Kedi Kabilesinden olan kırmızı yavru kedi Hong, sanki heyecanlıymış gibi miyavladı ve kuyruğunu salladı. Bunun yapmasının nedeni bölgeyi dolduran nefis koku yüzündendi.
‘Günün neşesi lezzetli bir akşam yemeği yemekten gelir.’
Cale’in düşündüğü buydu. Sıcak bir akşam yemeği, uzun ve yorucu günü sonlandıracaklarının ve dinlendirici bir geceye başlayacaklarının işaretiydi.
Bu gecenin ana yemeği ise tavşan etli çorbaydı.
“Lanet olsun.”
Bu Ron’un işi değildi. Cale bakışlarını yana çevirdi. Tavşanları yakalayan kişi, Choi Han, mutlu bir şekilde çorbasını yiyordu.
Meeeeow.
On ve Hong Cale’in bacağına hafifçe vurarak, istemiyorsa onlara vermesini söylüyor gibiydiler. Hans iki çocuğa dikkatle yaklaşırken yüzünde kocaman bir gülümseme vardı.
“Değerli kedi yavrularımız onlar için hazırladığım kurutulmuş sığır etini yemek isterler mi? Tuz veya koruyucu madde içermiyor ve çok sağlıklı.”
Doğal olarak, On ve Hong, Hans’ı görmezden geldi. Kedi Kabilesinin bir parçası olduklarını bilmeyen Hans, bu şımarıklığı da sevimli buldu ve etraflarında oyalanmaya devam etti.

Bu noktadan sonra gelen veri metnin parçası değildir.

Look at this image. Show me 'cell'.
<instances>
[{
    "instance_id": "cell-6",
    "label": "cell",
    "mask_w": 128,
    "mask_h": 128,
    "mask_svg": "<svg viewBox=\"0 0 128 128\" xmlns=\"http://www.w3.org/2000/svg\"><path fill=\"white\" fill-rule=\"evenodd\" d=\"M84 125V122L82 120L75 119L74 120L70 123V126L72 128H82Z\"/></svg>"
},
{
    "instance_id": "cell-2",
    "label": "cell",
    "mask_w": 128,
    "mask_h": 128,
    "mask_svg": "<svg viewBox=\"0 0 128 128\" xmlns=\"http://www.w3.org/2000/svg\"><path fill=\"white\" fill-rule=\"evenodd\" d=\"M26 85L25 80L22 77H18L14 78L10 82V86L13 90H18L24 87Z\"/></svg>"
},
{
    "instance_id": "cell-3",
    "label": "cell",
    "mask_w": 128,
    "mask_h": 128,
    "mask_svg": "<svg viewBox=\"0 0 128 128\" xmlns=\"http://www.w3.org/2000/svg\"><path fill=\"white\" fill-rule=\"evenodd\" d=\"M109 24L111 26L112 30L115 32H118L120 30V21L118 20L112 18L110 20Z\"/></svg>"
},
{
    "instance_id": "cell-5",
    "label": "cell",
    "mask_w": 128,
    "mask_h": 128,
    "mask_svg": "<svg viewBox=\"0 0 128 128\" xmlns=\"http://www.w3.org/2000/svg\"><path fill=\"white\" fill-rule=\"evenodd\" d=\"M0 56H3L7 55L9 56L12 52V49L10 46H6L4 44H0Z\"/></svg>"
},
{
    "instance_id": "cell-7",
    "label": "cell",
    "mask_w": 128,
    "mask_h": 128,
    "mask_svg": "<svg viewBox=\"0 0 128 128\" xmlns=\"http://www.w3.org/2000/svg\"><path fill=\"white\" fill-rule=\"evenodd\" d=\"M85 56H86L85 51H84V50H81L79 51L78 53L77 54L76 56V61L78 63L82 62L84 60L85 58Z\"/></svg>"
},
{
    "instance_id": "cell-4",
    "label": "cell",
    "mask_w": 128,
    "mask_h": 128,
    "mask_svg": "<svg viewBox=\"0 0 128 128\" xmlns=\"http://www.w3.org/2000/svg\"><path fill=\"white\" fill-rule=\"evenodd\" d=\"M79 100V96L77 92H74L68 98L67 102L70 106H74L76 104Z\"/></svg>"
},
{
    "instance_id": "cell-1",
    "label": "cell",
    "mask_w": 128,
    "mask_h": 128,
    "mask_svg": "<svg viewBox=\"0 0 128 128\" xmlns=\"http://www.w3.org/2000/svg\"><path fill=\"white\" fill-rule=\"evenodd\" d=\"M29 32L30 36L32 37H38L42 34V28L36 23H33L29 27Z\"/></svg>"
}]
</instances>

İlk çatışmalarını yaşadıkları gerçeğinin aksine çok rahat ve huzurlu bir ortamdı. Ancak şövalyelerin etrafındaki atmosfer biraz tuhaf görünüyordu. Yemek boyunca Cale’in yanında çorbasını içen Choi Han’ı süzmeye devam ettiler. Yüzbaşı Yardımcısı ıstırap dolu görünüyordu.
Tsk.
Cale dilini tıkladı.
Cale’in grubu bugün onlarca haydutla savaşmak zorunda kalmıştı. Bu haydutların çoğunu halleden doğal olarak Choi Han’dı. Haydutları öldürmemişti. Ancak, birilerinin bir uzvunu kesmek veya derin bir yara izi bırakmakla ilgili hiçbir sorunu yoktu. Sadece bu da değildi, bunları aynı zamanda inanılmaz bir hızla yapmıştı.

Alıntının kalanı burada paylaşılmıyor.